# Project 2 - Using Feed-Forward Neural Networks for linear and logistic regression
## **Part b)** - Feed-Forward Neural Network

#### Program imports and defaults

In [21]:
from networkClasses import *
from classSupport import *
from methodSupport import *

import autograd.numpy as anp
from autograd import grad,elementwise_grad
import numpy as np

import seaborn as sns
import matplotlib.pyplot as plt

## Random seed
def_seed = 1
np.random.seed(def_seed); anp.random.seed(def_seed)

## Figure defaults
plt.rcParams["figure.figsize"] = (8,3); plt.rcParams["font.size"] = 10

#### Dataset setup

In [None]:
anp.random.seed(def_seed)
cases = ['1D','2D','Franke']
case_ = cases[1]
show = True #True False

# Grid and data setup
a      = [1.0, 1.5, 1.2]                                   # Coefficients for exponential model
c0, c1 = 0.2, 0.95                                         # Noise scaling    
x0, xN = 0, 1                                              # Start and end of domain, x-axis
y0, yN = 0, 1                                              # Start and end of domain, y-axis
Nx, Ny = 100, 100                                            # Number of sample points

dataset = Initializer(problem_case=case_,sample_size=[Nx,Ny])
dataset.domain_setup(noise=c0)
dataset.test_function(a)
if case_ == '1D':
    f = dataset.plot(labels=['Test function','x','y','dataset','true'])
else:
    f = dataset.plot(labels=['Test function','X','Y','Z'])

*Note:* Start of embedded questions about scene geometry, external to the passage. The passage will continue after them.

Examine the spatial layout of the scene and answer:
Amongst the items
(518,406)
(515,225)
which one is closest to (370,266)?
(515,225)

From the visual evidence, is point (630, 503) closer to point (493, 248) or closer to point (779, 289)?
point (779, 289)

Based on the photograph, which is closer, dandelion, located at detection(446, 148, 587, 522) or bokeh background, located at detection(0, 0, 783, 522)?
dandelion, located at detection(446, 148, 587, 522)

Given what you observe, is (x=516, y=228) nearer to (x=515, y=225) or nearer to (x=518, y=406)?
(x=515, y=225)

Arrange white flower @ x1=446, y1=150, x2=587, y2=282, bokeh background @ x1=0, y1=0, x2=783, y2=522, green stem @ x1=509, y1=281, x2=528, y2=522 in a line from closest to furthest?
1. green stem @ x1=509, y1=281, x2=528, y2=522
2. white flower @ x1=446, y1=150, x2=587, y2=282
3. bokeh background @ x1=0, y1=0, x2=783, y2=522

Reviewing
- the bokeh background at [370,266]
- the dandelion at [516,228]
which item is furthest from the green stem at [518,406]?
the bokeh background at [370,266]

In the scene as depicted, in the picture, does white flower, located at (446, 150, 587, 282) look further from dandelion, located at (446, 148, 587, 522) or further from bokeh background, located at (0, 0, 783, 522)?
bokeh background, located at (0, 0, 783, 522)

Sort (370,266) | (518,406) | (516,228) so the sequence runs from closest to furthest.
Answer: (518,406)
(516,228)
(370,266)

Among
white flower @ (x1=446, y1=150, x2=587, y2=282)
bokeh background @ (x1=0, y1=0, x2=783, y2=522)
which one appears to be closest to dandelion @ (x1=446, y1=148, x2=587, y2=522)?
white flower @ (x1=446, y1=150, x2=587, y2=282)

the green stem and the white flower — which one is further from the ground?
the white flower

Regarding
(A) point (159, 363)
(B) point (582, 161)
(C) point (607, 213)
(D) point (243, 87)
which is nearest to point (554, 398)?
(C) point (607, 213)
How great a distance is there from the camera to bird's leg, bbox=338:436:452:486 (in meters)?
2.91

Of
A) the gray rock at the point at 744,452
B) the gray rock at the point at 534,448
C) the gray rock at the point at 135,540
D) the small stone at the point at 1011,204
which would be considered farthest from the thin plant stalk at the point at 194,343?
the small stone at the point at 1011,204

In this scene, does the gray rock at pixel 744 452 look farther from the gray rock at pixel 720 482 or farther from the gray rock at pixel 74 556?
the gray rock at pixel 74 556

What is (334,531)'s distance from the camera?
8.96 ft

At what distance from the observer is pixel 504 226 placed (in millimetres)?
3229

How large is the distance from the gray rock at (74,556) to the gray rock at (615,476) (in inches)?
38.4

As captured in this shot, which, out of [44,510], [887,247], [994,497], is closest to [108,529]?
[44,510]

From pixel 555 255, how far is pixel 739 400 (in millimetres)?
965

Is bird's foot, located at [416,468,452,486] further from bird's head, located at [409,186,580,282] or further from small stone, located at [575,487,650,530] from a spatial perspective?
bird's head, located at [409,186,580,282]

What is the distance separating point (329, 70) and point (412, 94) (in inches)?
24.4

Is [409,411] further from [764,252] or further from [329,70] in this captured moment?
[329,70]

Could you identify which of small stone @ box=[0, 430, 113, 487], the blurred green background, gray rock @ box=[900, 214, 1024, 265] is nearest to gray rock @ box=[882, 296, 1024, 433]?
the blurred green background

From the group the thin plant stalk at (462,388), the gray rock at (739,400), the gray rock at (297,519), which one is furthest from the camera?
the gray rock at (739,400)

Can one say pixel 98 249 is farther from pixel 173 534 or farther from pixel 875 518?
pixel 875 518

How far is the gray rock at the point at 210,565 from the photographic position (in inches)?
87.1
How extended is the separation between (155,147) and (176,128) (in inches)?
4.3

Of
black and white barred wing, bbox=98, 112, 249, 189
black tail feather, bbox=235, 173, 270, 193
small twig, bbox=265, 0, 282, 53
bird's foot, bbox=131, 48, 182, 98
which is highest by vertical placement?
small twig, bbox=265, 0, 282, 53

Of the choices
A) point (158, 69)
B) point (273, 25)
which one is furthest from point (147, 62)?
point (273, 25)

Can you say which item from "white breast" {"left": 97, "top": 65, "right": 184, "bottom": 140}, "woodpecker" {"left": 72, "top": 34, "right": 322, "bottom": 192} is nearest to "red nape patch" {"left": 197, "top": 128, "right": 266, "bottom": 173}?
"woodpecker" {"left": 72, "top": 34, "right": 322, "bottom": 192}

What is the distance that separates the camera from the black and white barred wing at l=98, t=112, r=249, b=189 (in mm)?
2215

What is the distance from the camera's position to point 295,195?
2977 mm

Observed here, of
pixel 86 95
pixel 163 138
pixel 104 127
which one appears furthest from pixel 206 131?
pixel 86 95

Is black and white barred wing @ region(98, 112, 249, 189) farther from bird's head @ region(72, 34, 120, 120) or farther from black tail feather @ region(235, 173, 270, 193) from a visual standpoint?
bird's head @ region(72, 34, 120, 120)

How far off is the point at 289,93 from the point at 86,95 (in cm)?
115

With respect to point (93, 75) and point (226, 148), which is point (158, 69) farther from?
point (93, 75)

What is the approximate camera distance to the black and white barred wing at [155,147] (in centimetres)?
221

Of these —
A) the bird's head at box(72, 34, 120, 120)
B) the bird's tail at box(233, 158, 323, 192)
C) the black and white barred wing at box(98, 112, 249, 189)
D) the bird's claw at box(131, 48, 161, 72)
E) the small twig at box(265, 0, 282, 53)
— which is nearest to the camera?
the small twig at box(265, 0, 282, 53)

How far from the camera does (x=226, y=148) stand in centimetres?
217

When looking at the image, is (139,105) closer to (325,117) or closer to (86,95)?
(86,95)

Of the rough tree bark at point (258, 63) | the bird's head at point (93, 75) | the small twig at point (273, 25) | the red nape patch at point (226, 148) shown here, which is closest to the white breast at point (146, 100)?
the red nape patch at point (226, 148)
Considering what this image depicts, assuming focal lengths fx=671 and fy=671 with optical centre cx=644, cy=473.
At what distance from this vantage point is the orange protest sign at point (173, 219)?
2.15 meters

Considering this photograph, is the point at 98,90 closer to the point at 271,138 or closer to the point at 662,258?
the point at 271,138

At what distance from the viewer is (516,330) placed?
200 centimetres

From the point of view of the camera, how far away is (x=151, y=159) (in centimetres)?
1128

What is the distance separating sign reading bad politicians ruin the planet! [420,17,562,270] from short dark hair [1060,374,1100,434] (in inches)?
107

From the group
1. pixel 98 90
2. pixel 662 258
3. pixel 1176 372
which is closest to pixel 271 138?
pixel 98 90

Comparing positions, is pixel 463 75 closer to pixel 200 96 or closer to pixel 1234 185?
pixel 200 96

### Feed-Forward Neural Network analysis
#### Training network with fixed parameters $\eta, \gamma, \lambda$
Simple training of the network with fixed parameters for the learning rate $\eta$, regularization, $\lambda$, gradient momentum, $\gamma$, as well as a fixed number of mini-batches and epochs.

In [None]:
anp.random.seed(def_seed)

if case_ == '1D':
    target = dataset.target[0]
    input = dataset.x

else:
    target = dataset.target_f
    x = dataset.xf; y = dataset.yf
    input = anp.zeros((x.shape[0],2))
    input[:,0] = x[:,0]
    input[:,1] = y[:,0] 

n_inputs,n_features = input.shape

layer_output_sizes = [5,100,5,1]

hidden_func  = ReLU #sigmoid ReLU, expReLU, LeakyReLU,identity
hidden_der = elementwise_grad(hidden_func,0)

act_funcs = []; act_der = []
for i in range(len(layer_output_sizes)-1):
    act_funcs.append(hidden_func)
    act_der.append(hidden_der)
act_funcs.append(identity); 
output_der = elementwise_grad(act_funcs[-1],0); act_der.append(output_der)

cost_func = mse_predict
cost_der   = grad(cost_func,0)

network = FFNeuralNework(network_input_size=n_features,layer_output_size=layer_output_sizes,
                         activation_functions=act_funcs,activation_derivatives=act_der,
                         cost_function=cost_func,cost_derivative=cost_der)
network.reset()
network.create_layers()

## Gradient Descent setup
eta = 0.001
gamma = 0.00000001
lmbda = 0.0001; lp = 2
batches = 30; epoch = 200
decay_rms = 0.9
adagrad_mom = 0.00000000001
ADAM_decay = [0.9, 0.99]

## Calling the gradient descent (GD)-method
#GDMethod = [PlainGD(eta,lmbda=lmbda,lp=lp),PlainGD(eta,lmbda=lmbda,lp=lp)]
GDMethod = [MomentumGD(eta,gamma,lmbda=lmbda,lp=lp),MomentumGD(eta,gamma,lmbda=lmbda,lp=lp)]
#GDMethod = [Adagrad(eta,adagrad_mom,lmbda=lmbda,lp=lp),Adagrad(eta,adagrad_mom,lmbda=lmbda,lp=lp)] 
#GDMethod = [RMSprop(eta,decay=decay_rms),RMSprop(eta,decay_rms)] 
#GDMethod = [ADAM(eta,ADAM_decay),ADAM(eta,ADAM_decay)] 

network.train_network(input,target,GDMethod,batches=batches,epochs=epoch)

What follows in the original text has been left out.